> **SEZIONE DI TESTO**
Fino al 1918 il regno d’Ungheria — metà della duplice monarchia austro-ungarica — era una grande potenza europea, collocata proprio al centro dell’Europa ed estesa su 325 chilometri quadrati, più dell’Italia attuale. Andava da Fiume, sull’Adriatico, fino a Brasov, oggi nella Transilvania romena. La prima guerra mondiale distrusse questa fragile e poderosa costruzione — la mitica Cacania descritta da Robert Musil in una pagina indimenticabile de L’uomo senza qualità: «nazione incompresa e ormai scomparsa, che in tante cose fu un modello non abbastanza apprezzato» — provocando un cumulo di macerie che ancora gravano su di noi. L’Ungheria postbellica perdette due terzi dell’antico territorio e la popolazione fu ridotta da venti a sette milioni. Un trauma da cui il paese non si è mai ripreso e che continua a condizionarne la politica, come ribadisce anche in queste pagine il ministro degli esteri di Budapest Péter Szijjártó: «L’Ungheria non rinuncia mai, in nessun caso, neanche a uno solo dei suoi cittadini», dovunque si trovino.

La catastrofe seguita alla prima guerra mondiale è qui ben descritta da Márk A. Érszegi. Due terzi delle antiche terre della corona di santo Stefano — come si definiva l’Archiregnum Hungaricum — passarono agli stati successori: Romania, Austria, Cecoslovacchia, Regno dei Serbi, Croati e Sloveni (poi di Iugoslavia). Diocesi smembrate, vescovi trattati improvvisamente da nemici, preti e fedeli senza più patria né identità. Molti si perdettero. Dovunque dilagarono nazionalismi sfrenati, privi di criterio e di misura.

A complicare il quadro si aggiungeva il problema della destinazione delle grandi proprietà ecclesiastiche. Il caos dilagante fu accresciuto dall’avvento della Repubblica dei Consigli, il tentativo rivoluzionario bolscevico guidato da Bela Kun che in Ungheria seminò il terrore per quattro mesi, dal 21 marzo all’inizio di agosto del 1919. A metà aprile del 1919 il nunzio Teodoro Valfrè di Bonzo, che da Vienna cercava di documentarsi su quanto accadeva a est, scriveva alla Santa Sede che «il regime bolscevico ha inaugurato colà il regno del terrore. Una piccola minoranza di delinquenti, che si è impadronita del potere e dispone della forza, tiranneggia a suo piacimento l’intera popolazione».

> **ESTRATTO DEI DATI**
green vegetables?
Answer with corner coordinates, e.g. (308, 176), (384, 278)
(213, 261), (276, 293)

> **COMPITI DA SVOLGERE**
A) Riassumi il brano sull'Ungheria in due frasi.
B) Riporta testualmente, per favore, la parte del brano sull'Ungheria compresa tra "La catastrofe seguita" e "e di misura.", estremi inclusi.

> **RISPOSTE AI COMPITI**
A) Fino al 1918 il regno d'Ungheria era una grande potenza europea, ma con la prima guerra mondiale perdette due terzi dell'antico territorio, che passarono agli stati successori, e la sua popolazione scese da venti a sette milioni. Al caos di diocesi smembrate e nazionalismi sfrenati si aggiunse la Repubblica dei Consigli guidata da Bela Kun, che seminò il terrore per quattro mesi nel 1919.

B)
La catastrofe seguita alla prima guerra mondiale è qui ben descritta da Márk A. Érszegi. Due terzi delle antiche terre della corona di santo Stefano — come si definiva l’Archiregnum Hungaricum — passarono agli stati successori: Romania, Austria, Cecoslovacchia, Regno dei Serbi, Croati e Sloveni (poi di Iugoslavia). Diocesi smembrate, vescovi trattati improvvisamente da nemici, preti e fedeli senza più patria né identità. Molti si perdettero. Dovunque dilagarono nazionalismi sfrenati, privi di criterio e di misura.